练习任务:
• 1. 在Hadoop配置说明中,mapred-site.xml里的mapred.job.tracker被设为什么值?
• 2. 紧接Hadoop配置说明的末尾,续写这篇说明。

:: 选定文本 ::

(一)配置hadoop运行环境
i)因为hadoop是用java编写的,所以在装hadoop之前,首先需要安装java环境
1 安装jdk, 在http://www.oracle.com/technetwork/java/javase/downloads/index.html上下载最新的jdk安装
2 设置java运行环境,即在/etc/environment 或者 /etc/profile 或者 home目录即~/.bashrc 文件中设置JAVA_HOME、CLASSPATH、PATH环境变量
需要注意这三个文件的区别。
3 下载hadoop,在apache官网很容易下载hadoop的压缩包,然后可以新建一个hadoop用户和hadoop用户组,将hadoop解压到hadoop用户的home目录下面
4 修改hadoop运行环境变量,其实只要在hadoop的安装文件所在的目录下的conf目录中的hadoop-env.sh中加入export JAVA_HOME=你真实的JDK安装目录
ii)因为hadoop运行需要无命令的ssh,所以下面安装和配置ssh
sudo apt-get install ssh
sudo apt-get install rsync
ssh-keygen -t rsa -P ' ' -f ~/.ssh/id_rsa
cat ~/.ssh/id_rsa.pub >> ~/.ssh/authorized_key
ssh localhost
iii)配置hadoop伪分布模式
进入hadoop的安装目录,以hadoop身份
1、修改conf/core-site.xml为:
<?xml version="1.0"?>
<?xml-stylesheet type="text/xsl" href="configuration.xsl"?>
<!-- Put site-specific property overrides in this file. -->
<configuration>
<property>
<name>fs.default.name</name>
<value>hdfs://localhost:9000</value>
</property>
<property>
<name>dfs.replication</name>
<value>1</value>
</property>
<property>
<name>hadoop.tmp.dir</name>
<value>/home/hadoop/hadoop/tmp</value>
</property>
</configuration>
2、修改conf/hdfs-site.xml为:
<?xml version="1.0"?>
<?xml-stylesheet type="text/xsl" href="configuration.xsl"?>
<!-- Put site-specific property overrides in this file. -->
<configuration>
<property>
<name>dfs.replication</name>
<value>1</value>
</property>
<property>
<name>dfs.name.dir</name>
<value>/home/hadoop/hadoop/hdfs/name</value>
</property>
<property>
<name>dfs.data.dir</name>
<value>/home/hadoop/hadoop/hdfs/data</value>
</property>
<property>
<name>dfs.permissions</name>
<value>false</value>
</property>
</configuration>
3、修改conf/mapred-site.xml为:
<?xml version="1.0"?>
<?xml-stylesheet type="text/xsl" href="configuration.xsl"?>
<!-- Put site-specific property overrides in this file. -->
<configuration>
<property>
<name>mapred.job.tracker</name>
<value>localhost:9001</value>
</property>
</configuration>
4、格式化hadoop的hdfs
hadoop namenode -format
(二)启动hadoop
hadoop@clebeg:~/hadoop$ bin/start-all.sh
Warning: $HADOOP_HOME is deprecated.

:::
:: 提供信息 ::

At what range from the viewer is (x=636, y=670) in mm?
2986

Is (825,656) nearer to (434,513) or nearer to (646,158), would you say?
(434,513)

:::

任务解答:
• 1. localhost:9001

• 2.
starting namenode, logging to /home/hadoop/hadoop/logs/hadoop-hadoop-namenode-clebeg.out
localhost: Warning: $HADOOP_HOME is deprecated.
localhost:
localhost: starting datanode, logging to /home/hadoop/hadoop/logs/hadoop-hadoop-datanode-clebeg.out
localhost: Warning: $HADOOP_HOME is deprecated.
localhost:
localhost: starting secondarynamenode, logging to /home/hadoop/hadoop/logs/hadoop-hadoop-secondarynamenode-clebeg.out
starting jobtracker, logging to /home/hadoop/hadoop/logs/hadoop-hadoop-jobtracker-clebeg.out
localhost: Warning: $HADOOP_HOME is deprecated.
localhost:
localhost: starting tasktracker, logging to /home/hadoop/hadoop/logs/hadoop-hadoop-tasktracker-clebeg.out
从上面的输出可以看到日志文件在哪里?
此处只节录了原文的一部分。